■ WHAT THE TASK REQUIRES
Could you change "outdoor patio rug" to "outdoor carpet" everywhere in the listing below and give all its lines again, with nothing else altered?

# LISTING start

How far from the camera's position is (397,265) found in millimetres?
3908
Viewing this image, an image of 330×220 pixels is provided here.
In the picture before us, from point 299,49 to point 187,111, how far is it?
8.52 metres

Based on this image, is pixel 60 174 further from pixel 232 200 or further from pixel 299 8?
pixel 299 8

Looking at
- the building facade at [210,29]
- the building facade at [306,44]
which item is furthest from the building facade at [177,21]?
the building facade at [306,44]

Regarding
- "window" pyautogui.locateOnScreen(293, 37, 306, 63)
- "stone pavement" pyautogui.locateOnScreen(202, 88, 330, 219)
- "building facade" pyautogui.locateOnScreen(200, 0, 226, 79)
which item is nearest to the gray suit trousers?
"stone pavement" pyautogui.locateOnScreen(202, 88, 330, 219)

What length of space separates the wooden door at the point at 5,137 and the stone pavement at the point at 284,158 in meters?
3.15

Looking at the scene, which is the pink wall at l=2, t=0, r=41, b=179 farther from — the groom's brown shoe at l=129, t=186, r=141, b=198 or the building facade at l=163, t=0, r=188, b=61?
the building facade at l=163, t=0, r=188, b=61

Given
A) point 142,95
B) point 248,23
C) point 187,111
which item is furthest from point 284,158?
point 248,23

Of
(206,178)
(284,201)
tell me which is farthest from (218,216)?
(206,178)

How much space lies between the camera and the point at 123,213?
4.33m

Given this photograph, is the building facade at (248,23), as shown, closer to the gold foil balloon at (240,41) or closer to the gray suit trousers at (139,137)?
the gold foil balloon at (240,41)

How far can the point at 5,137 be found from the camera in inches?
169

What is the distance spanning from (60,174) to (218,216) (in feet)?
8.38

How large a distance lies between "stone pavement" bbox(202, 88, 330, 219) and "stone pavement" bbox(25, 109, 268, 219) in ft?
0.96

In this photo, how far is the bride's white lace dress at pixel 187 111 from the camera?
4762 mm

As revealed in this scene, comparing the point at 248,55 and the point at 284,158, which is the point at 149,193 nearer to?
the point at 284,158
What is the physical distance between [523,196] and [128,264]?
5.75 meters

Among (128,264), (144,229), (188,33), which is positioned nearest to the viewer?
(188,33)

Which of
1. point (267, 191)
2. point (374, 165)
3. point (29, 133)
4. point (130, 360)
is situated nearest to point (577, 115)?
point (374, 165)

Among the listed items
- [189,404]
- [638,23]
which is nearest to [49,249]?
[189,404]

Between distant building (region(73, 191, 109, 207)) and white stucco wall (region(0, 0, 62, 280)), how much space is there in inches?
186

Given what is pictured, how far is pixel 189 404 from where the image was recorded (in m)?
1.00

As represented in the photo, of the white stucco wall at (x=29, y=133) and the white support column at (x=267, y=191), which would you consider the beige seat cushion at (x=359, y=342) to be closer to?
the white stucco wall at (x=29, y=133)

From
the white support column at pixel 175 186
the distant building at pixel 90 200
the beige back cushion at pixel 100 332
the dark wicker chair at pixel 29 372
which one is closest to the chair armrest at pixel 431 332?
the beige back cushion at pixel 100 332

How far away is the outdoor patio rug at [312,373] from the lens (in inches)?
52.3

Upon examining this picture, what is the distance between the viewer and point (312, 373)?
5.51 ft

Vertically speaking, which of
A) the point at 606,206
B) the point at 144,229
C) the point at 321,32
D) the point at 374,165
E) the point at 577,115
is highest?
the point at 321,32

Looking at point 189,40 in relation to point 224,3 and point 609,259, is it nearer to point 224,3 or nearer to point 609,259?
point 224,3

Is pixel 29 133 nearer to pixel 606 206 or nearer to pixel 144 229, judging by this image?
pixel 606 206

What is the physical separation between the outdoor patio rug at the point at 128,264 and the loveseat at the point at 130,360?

# LISTING end

■ ANSWER BELOW
How far from the camera's position is (397,265) found in millimetres?
3908
Viewing this image, an image of 330×220 pixels is provided here.
In the picture before us, from point 299,49 to point 187,111, how far is it?
8.52 metres

Based on this image, is pixel 60 174 further from pixel 232 200 or further from pixel 299 8?
pixel 299 8

Looking at
- the building facade at [210,29]
- the building facade at [306,44]
which item is furthest from the building facade at [177,21]?
the building facade at [306,44]

Regarding
- "window" pyautogui.locateOnScreen(293, 37, 306, 63)
- "stone pavement" pyautogui.locateOnScreen(202, 88, 330, 219)
- "building facade" pyautogui.locateOnScreen(200, 0, 226, 79)
which item is nearest to the gray suit trousers?
"stone pavement" pyautogui.locateOnScreen(202, 88, 330, 219)

What length of space separates the wooden door at the point at 5,137 and the stone pavement at the point at 284,158 in meters?
3.15

Looking at the scene, which is the pink wall at l=2, t=0, r=41, b=179 farther from — the groom's brown shoe at l=129, t=186, r=141, b=198 or the building facade at l=163, t=0, r=188, b=61?
the building facade at l=163, t=0, r=188, b=61

Given
A) point 142,95
B) point 248,23
C) point 187,111
which item is furthest from point 284,158?
point 248,23

Of
(206,178)
(284,201)
tell me which is farthest from (218,216)?
(206,178)

How much space lies between the camera and the point at 123,213?
4.33m

Given this photograph, is the building facade at (248,23), as shown, closer to the gold foil balloon at (240,41) or closer to the gray suit trousers at (139,137)?
the gold foil balloon at (240,41)

How far can the point at 5,137 be found from the camera in inches?
169

What is the distance spanning from (60,174) to (218,216) (in feet)?
8.38

How large a distance lies between "stone pavement" bbox(202, 88, 330, 219) and "stone pavement" bbox(25, 109, 268, 219) in ft?
0.96

In this photo, how far is the bride's white lace dress at pixel 187 111 from the camera?
4762 mm

As revealed in this scene, comparing the point at 248,55 and the point at 284,158, which is the point at 149,193 nearer to?
the point at 284,158
What is the physical distance between [523,196] and [128,264]?
5.75 meters

Among (128,264), (144,229), (188,33), which is positioned nearest to the viewer?
(188,33)

Which of
1. point (267, 191)
2. point (374, 165)
3. point (29, 133)
4. point (130, 360)
is situated nearest to point (577, 115)?
point (374, 165)

Among the listed items
- [189,404]
- [638,23]
which is nearest to [49,249]?
[189,404]

Between distant building (region(73, 191, 109, 207)) and white stucco wall (region(0, 0, 62, 280)), how much space is there in inches?
186

Given what is pictured, how far is pixel 189 404 from where the image was recorded (in m)?
1.00

As represented in the photo, of the white stucco wall at (x=29, y=133) and the white support column at (x=267, y=191), which would you consider the beige seat cushion at (x=359, y=342) to be closer to?
the white stucco wall at (x=29, y=133)

From
the white support column at pixel 175 186
the distant building at pixel 90 200
the beige back cushion at pixel 100 332
the dark wicker chair at pixel 29 372
which one is closest to the chair armrest at pixel 431 332?
the beige back cushion at pixel 100 332

How far away is the outdoor carpet at [312,373] from the lens (in inches)?
52.3

Upon examining this picture, what is the distance between the viewer and point (312, 373)?
5.51 ft

Vertically speaking, which of
A) the point at 606,206
B) the point at 144,229
C) the point at 321,32
D) the point at 374,165
E) the point at 577,115
is highest?
the point at 321,32

Looking at point 189,40 in relation to point 224,3 and point 609,259, is it nearer to point 224,3 or nearer to point 609,259?
point 224,3

Is pixel 29 133 nearer to pixel 606 206 or nearer to pixel 144 229, judging by this image?
pixel 606 206

What is the physical separation between the outdoor carpet at the point at 128,264 and the loveseat at the point at 130,360?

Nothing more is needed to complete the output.